La Lettre de l'académie Marémontane: citoyenneté et civisme
par le Marémontan Dr Philippe Pionnetti

Il est rappelé que les idées exprimées ici avec tant de lucidité, de clarté, et de talent,
par cet érudit marémontan, le sont en toute indépendance.
La municipalité reste évidemment neutre par rapport à ces thèses.

 

An de grâce 2014 – 21e siècle

 

CIVILISATION

 

Fait et phénomène de civilisation

 

Le civisme  et  la citoyenneté

 

Première partie

 

A une époque où l’on regrette que plus personne n’a l’esprit civique,
mais où l’on prône l’esprit citoyen, qu’en est-il de tout cela ?

 

Avez-vous plutôt l’esprit Civique ?

ou

plutôt l’esprit Citoyen ?

 

Ou bien,

ce qui semble le plus probable, jonglez-vous de l’un ou l’autre

comme cela vous arrange ?

 

 

Examinons tout cela de plus près…

 

Trop souvent, on confond le civisme et la citoyenneté.

Pourtant  ils ne sont pas synonymes.

Dans son acception la plus commune, le civisme est d'abord la capacité d'obéir à une norme commune, à l’esprit des lois du groupe, aux us et coutumes, aux règles du groupe que ces règles soient civiles ou religieuses.

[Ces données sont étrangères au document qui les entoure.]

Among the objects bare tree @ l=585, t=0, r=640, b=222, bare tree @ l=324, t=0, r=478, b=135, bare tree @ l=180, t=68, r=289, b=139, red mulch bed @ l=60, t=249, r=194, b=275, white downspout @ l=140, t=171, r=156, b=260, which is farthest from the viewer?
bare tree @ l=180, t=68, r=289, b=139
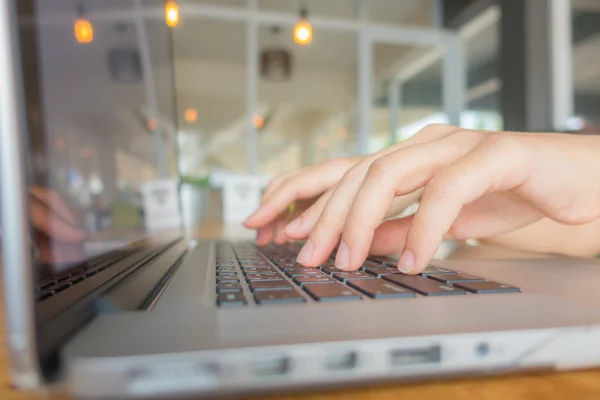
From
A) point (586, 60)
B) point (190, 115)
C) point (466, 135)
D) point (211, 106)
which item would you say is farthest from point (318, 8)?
point (466, 135)

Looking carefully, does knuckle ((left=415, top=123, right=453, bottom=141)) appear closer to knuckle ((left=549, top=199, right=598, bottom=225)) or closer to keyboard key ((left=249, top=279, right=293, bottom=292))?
knuckle ((left=549, top=199, right=598, bottom=225))

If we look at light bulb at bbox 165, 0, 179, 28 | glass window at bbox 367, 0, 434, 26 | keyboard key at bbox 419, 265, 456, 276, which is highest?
glass window at bbox 367, 0, 434, 26

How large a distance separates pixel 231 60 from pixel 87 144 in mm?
4696

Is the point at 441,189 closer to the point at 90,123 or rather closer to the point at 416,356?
the point at 416,356

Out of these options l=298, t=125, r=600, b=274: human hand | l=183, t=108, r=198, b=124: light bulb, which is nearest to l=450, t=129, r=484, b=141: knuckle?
l=298, t=125, r=600, b=274: human hand

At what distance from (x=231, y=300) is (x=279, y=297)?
3cm

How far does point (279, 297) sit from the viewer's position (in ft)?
0.82

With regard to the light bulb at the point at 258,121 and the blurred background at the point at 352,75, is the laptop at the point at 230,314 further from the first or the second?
the light bulb at the point at 258,121

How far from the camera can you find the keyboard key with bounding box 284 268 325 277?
0.35m

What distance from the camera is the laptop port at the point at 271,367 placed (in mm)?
165

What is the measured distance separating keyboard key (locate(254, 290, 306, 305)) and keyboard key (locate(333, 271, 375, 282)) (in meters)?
0.07

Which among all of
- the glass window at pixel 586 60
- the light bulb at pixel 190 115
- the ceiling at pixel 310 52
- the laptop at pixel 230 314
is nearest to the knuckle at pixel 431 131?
the laptop at pixel 230 314

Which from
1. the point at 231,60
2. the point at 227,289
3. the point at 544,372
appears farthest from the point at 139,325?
the point at 231,60

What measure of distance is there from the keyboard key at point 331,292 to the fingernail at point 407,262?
81 mm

Le sens civique fixe sa norme d’après la norme collective et se plie à celle-ci même contre son intérêt.

On pourrait baptiser civique ou "socratique" cette conception en référence au philosophe qui préféra boire la ciguë plutôt que de désobéir aux lois de sa cité.


Le mot citoyenneté a un sens différent.

La citoyenneté est l'aptitude de se dresser contre ce que l’on considère comme injuste, immoral ou allant à l’encontre de son intérêt personnel, de sa famille, de son groupe, de son pays alors même que vous êtes le seul à ressentir cela ou à le comprendre ainsi.

L’esprit citoyen, c’est une vision minoritaire contre la majorité ou contre la norme établie.

Le sens citoyen fixe la norme d’après ce qu’il pense lui ou la minorité à laquelle il appartient et se rebelle contre la loi communément reconnue par la majorité.

Baptisons donc cette vision  citoyenne ou "voltairienne" en référence au défenseur de Calas.  

D'un côté l'obéissance au groupe majoritaire pour l’esprit civique, de l'autre côté l’obéissance au groupe minoritaire pour l’esprit citoyen, c'est-à-dire l'éternel combat de Créon et d'Antigone.

Ainsi, sont civiques les poilus qui meurent stoïquement dans les tranchées pour répondre à l'appel de la patrie, mais de Gaulle est citoyen quand il refuse la victoire du nazisme acceptée par le régime de Vichy.

 

Phénomène de Civilisation

Depuis la nuit des temps, nous sommes tous issus de groupes, l’être humain n’est pas un animal solitaire, mais un animal grégaire, il ne vit bien et mieux que lorsqu’il est solidaire du groupe, aux lois et aux us, aux traditions et aux coutumes du groupe.

Ce que nous appellerons plus tard, bien plus tard, l’esprit civique, c’est cet esprit civique qui lui assure une vie dans le sentiment le plus biologique, le sentiment de sécurité.

Se sentir en sécurité au sein de son groupe, de son pays est un sentiment fondamental.

Il s’agit de la sécurité fondamentale biologique celle qui englobe à la fois la sécurité de vie, mais aussi la sécurité alimentaire.

Bref lorsque vous vous sentez bien au sein de votre groupe, et plus globalement de votre peuple, de votre pays, lorsque vous y avez une place, vous et les vôtres, lorsque les lois, les us et coutumes vous correspondent alors vous avez l’esprit civique.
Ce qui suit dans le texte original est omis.